Passage:
========
Data Engineering Cookbook     About     Cookbook     Feed

Processing Nested Data In Hadoop

In traditional relational database systems data structures always should follow the first normal form. The first normal form demands that each attribute of an entity only contains atomic values. This is usually achieved by distributing data among multiple tables. Joins are being used to retrieve information from multiple tables.

While relational databases have excellent support for joining multiple datasets efficiently, in big data systems such as apache hadoop joins usually are very expensive, inefficient operations. Because of this limitation it often makes sense to store data in a semi-structured manner that does not follow the the first normal form.

This article shows how to store and process semi-structured data using data attributes of the types map and list in the hadoop ecosystem. For illustration purposes we use a data structure that contains annotations about apps. The data structure has the following attributes:

  • name: the name of the app
  • attributes: a map for storing arbitrary key value pairs
  • tags: a list of tags

A Schema For Semi-structured Data

The apache avro project provides a data format for storing semi-structured data. The avro format is supported by all major projects in the hadoop ecosystem. It offers support for list types as well as support for maps.
========
Scene-based spatial questions
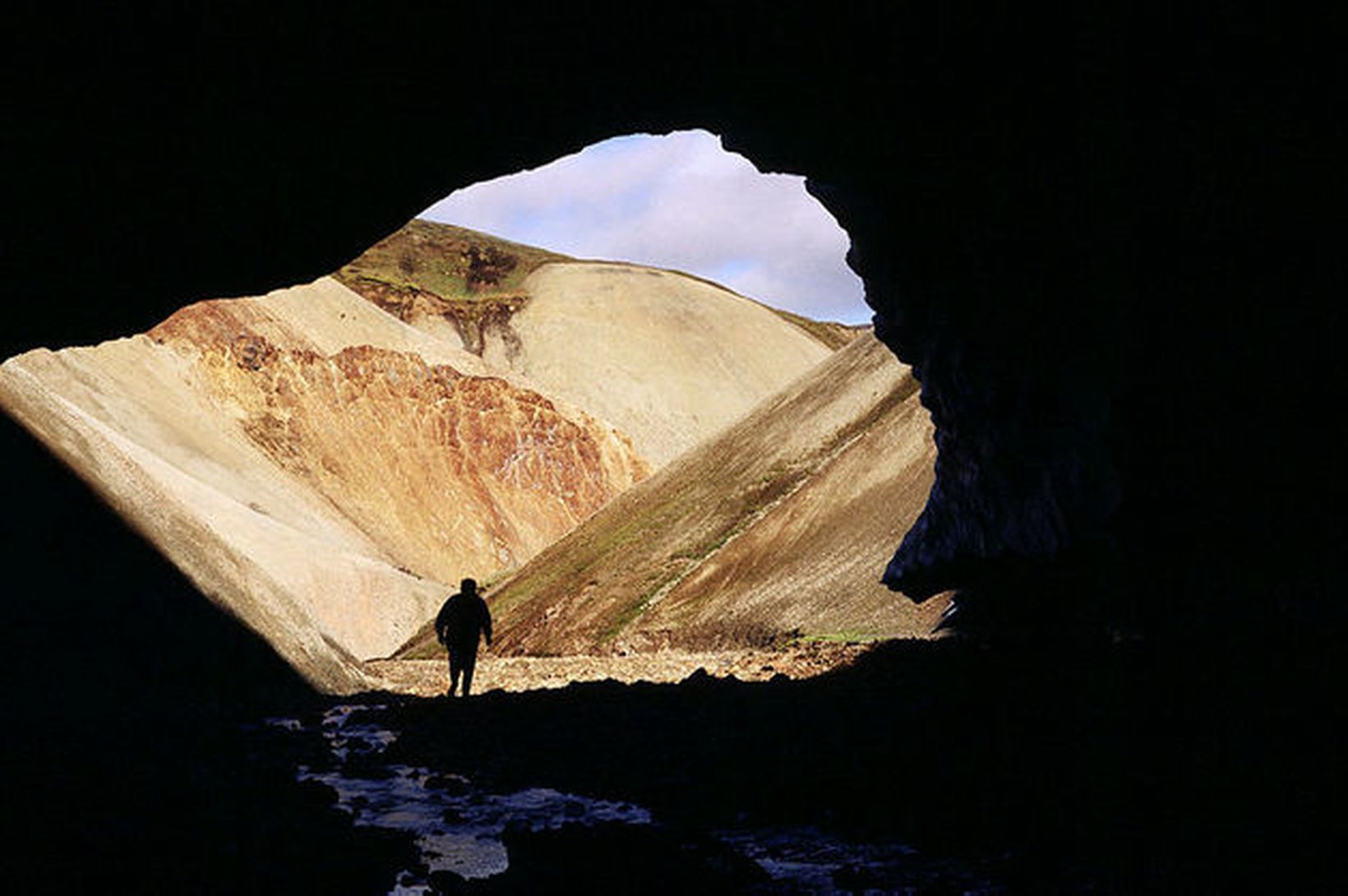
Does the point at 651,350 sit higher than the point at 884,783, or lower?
higher

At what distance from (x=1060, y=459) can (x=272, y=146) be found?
1120 cm

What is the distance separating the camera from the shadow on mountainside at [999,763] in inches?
320

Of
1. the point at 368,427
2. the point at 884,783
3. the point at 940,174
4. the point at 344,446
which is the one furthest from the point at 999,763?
the point at 368,427

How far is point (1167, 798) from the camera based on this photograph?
9492mm

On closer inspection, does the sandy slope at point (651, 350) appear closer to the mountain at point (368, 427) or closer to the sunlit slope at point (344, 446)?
the mountain at point (368, 427)

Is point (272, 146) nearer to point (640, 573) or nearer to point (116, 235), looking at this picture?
point (116, 235)

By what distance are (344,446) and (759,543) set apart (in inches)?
1609

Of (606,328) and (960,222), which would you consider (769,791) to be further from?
(606,328)

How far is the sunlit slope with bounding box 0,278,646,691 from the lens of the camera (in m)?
52.2

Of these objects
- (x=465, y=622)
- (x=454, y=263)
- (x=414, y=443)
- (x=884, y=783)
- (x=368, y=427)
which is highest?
(x=454, y=263)

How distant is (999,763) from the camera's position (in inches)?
431

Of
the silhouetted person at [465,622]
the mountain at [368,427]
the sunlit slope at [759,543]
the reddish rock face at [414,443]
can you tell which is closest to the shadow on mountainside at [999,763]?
the silhouetted person at [465,622]

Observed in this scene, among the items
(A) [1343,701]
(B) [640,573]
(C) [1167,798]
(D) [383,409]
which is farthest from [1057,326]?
(D) [383,409]

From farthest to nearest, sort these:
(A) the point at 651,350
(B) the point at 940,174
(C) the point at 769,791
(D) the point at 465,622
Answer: (A) the point at 651,350, (D) the point at 465,622, (B) the point at 940,174, (C) the point at 769,791
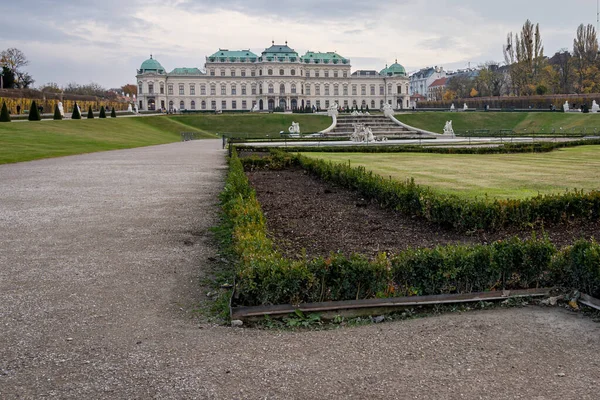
========
What needs to be done: Rewrite the Hadoop article from "Processing Nested Data" to "the the first normal form.", swapping each "tables" for "relations".

Correct result:
Processing Nested Data In Hadoop

In traditional relational database systems data structures always should follow the first normal form. The first normal form demands that each attribute of an entity only contains atomic values. This is usually achieved by distributing data among multiple relations. Joins are being used to retrieve information from multiple relations.

While relational databases have excellent support for joining multiple datasets efficiently, in big data systems such as apache hadoop joins usually are very expensive, inefficient operations. Because of this limitation it often makes sense to store data in a semi-structured manner that does not follow the the first normal form.